Pengalaman buruk yang dialami oleh Malut United membuat pelatih mereka, Hendri Susilo, tidak mampu menyembunyikan kekecewaannya setelah pertandingan. Meskipun ia mengakui bahwa pertandingan tersebut berjalan dengan baik dan menarik, ia menuding bahwa timnya menjadi korban dari situasi yang tidak sportif selama pertandingan.

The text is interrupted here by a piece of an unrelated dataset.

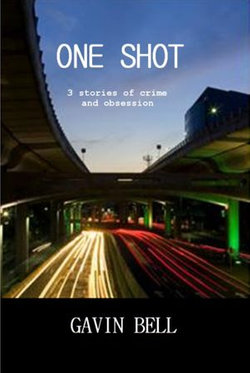 One Shot: Three Stories of Crime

“Saya pikir malam ini sebenarnya pertandingan yang sangat berkelas ya, sangat bagus. Tapi kami malam ini menjadi korban ketidakadilan. Saya pikir itu,” ujar Hendri Susilo dengan nada keras saat sesi konferensi pers.
Kekesalan Hendri semakin memuncak ketika ditanya tentang rapuhnya pertahanan tim di babak kedua yang mengakibatkan tiga gol bersarang ke gawang mereka. Menurutnya, ada faktor non-teknis yang memengaruhi fokus pemain, yaitu tekanan mental akibat intimidasi yang terjadi selama pertandingan. Namun, ia enggan menjelaskan secara detail bentuk intimidasi yang dimaksud.

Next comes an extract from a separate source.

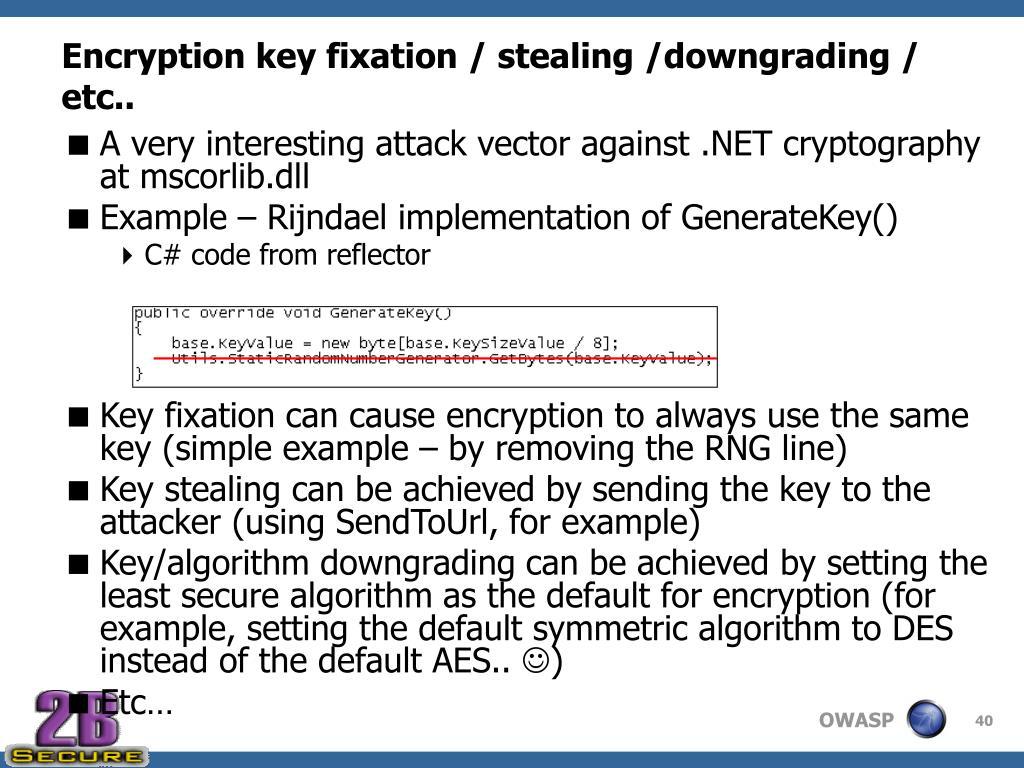 Encryption key fixation / stealing /downgrading / etc..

Senada dengan sang pelatih, penjaga gawang Malut United, Angga Saputro, juga merasa timnya telah dizalimi. Ia menegaskan bahwa seluruh pemain telah berjuang maksimal di lapangan, namun hasil akhir seolah sudah diatur oleh keadaan yang merugikan mereka.
“Pemain sudah memberikan yang terbaik buat tim. Dan sekali lagi, yang diomongin sama head coach tadi, kita di sini dikerjain,” ujar Angga.
Laga ini memang diwarnai sejumlah drama sejak menit awal. Pada menit ke-55 detik, wasit sempat menunjuk titik putih untuk Malut United sebelum akhirnya dibatalkan melalui tinjauan VAR. Malut United sebenarnya sempat memimpin lebih dulu pada menit ke-31 melalui aksi dingin Ciro Alves yang memanfaatkan serangan balik cepat.
Namun, keunggulan itu buyar dua menit kemudian setelah Bali United mendapatkan penalti melalui drama VAR yang dieksekusi sempurna oleh Teppei Yachida. Memasuki babak kedua, Bali United tampil trengginas dan membalikkan keadaan.
Gol dari Joao Ferrari pada menit ke-63 menjadi titik balik, disusul cocoran bola liar Boris Kopitovic di menit ke-67, dan ditutup oleh gol Thijmen Goppel pada menit ke-77.
Faktor-Faktor yang Mempengaruhi Hasil Pertandingan
Beberapa faktor dapat memengaruhi hasil pertandingan, antara lain:
- Tekanan Mental: Pelatih Malut United menyebut bahwa pemainnya mengalami tekanan mental yang memengaruhi fokus dan performa mereka.
- Intimidasi Selama Pertandingan: Meskipun tidak dirinci secara jelas, Hendri Susilo menyatakan bahwa ada ancaman atau intimidasi yang memengaruhi permainan timnya.
- Drama VAR: Keputusan wasit yang diambil melalui tinjauan VAR turut memengaruhi jalannya pertandingan, terutama saat Malut United sempat mendapat kesempatan emas di awal laga.
Kesimpulan
Meskipun Bali United berhasil meraih kemenangan dengan skor 4-1, pertandingan ini menimbulkan kontroversi terkait perlakuan yang diterima oleh Malut United. Dari segi teknis, Bali United tampil dominan, terutama di babak kedua. Namun, dari sudut pandang kubu tamu, mereka merasa tidak adil dalam pengambilan keputusan dan pengaruh dari lingkungan pertandingan.